Mr. von Sponeck added and stressed that the world cannot forget the photo of the hooded man wired to receive electric shocks in the Abu Ghraib prison. “I interviewed this victim of torture in Kuala Lumpur in 2012 and know first-hand how he was tortured. It is also widely known that such torture was not the humiliating act of one ordinary soldier alone. These practices were approved at the highest level, and those responsible must all be held accountable.”

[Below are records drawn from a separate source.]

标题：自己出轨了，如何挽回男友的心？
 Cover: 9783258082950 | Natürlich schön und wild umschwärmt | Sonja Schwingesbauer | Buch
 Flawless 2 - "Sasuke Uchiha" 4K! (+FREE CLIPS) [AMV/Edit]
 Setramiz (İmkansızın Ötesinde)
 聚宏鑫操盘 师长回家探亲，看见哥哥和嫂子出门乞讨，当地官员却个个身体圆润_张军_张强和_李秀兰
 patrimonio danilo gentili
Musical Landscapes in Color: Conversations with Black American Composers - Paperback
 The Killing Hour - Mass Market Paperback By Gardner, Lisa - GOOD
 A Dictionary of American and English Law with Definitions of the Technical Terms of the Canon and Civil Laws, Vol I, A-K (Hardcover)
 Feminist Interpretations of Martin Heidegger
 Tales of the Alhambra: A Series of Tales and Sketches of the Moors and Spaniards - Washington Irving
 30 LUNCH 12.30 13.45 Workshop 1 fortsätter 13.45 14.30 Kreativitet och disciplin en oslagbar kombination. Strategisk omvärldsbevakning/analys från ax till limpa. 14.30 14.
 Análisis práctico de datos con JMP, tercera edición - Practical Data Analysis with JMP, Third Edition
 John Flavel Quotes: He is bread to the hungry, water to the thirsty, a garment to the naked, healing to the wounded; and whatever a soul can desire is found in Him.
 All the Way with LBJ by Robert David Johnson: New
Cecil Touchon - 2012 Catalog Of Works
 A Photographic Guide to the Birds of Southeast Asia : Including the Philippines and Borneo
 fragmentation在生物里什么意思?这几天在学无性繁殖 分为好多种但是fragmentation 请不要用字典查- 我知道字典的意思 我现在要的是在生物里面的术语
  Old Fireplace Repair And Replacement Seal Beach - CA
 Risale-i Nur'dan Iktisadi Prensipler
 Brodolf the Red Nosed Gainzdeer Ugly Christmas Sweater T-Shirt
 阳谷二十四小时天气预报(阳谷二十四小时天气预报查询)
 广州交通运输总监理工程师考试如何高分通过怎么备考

Mr. von Sponeck appealed to the conscience of government and civil society, to concur by saying: “We will no longer accept impunity.”

The official report submitted by the Iraqi government to the UN committee appears woefully inadequate in dealing with the situation on the ground. The report highlights the various legal safeguards against torture, but fails to discuss the fact that the Iraqi judicial system does not adhere to domestic and international law. GICJ believes that what is important is not only the existence of laws which prohibit torture, but rather the actions taken to ensure the implementation of the prohibition.

To fully understand conditions in Iraq, it is crucial to point out that torture in Iraq is not only used by one set of state actors. Several sets of authorities are carrying out campaigns of abduction and detention which usually involve the use of torture. They include police units, security forces, intelligence services and units of the Iraqi army as well as criminal groups, all of whom carry out abductions and torture on a large scale.

When the actions of militias are also considered, it becomes an even more dramatic situation. There are over 50 militias in Iraq with all of them exercising the authority of arrest, detention, torture and in many cases summary executions.

GICJ believes that the ongoing problem of torture within Iraq, and related acts such as illegal detentions, unfair trials and expedited executions, requires a concerted international effort for elimination. Torture is an issue of particular importance, because of its ability to permeate all other aspects of life. A judicial system which is dependent on and supportive of confessions elicited through torture is not one that serves the people.

GICJ however believes that in dealing with torture in Iraq, the origins must be examined. It is through this that we can put into context the situation in Iraq today and formulate a targeted strategy that puts pressure on the Iraqi government and other parties to end the use of torture once and for all.

Mr. von Sponeck concluded by saying that efforts must continue to find a court willing to hear the many cases of torture and ill-treatment that have taken place in Iraq and elsewhere “for the sake of justice, redress for victims and the urgently needed rehabilitation of international law”.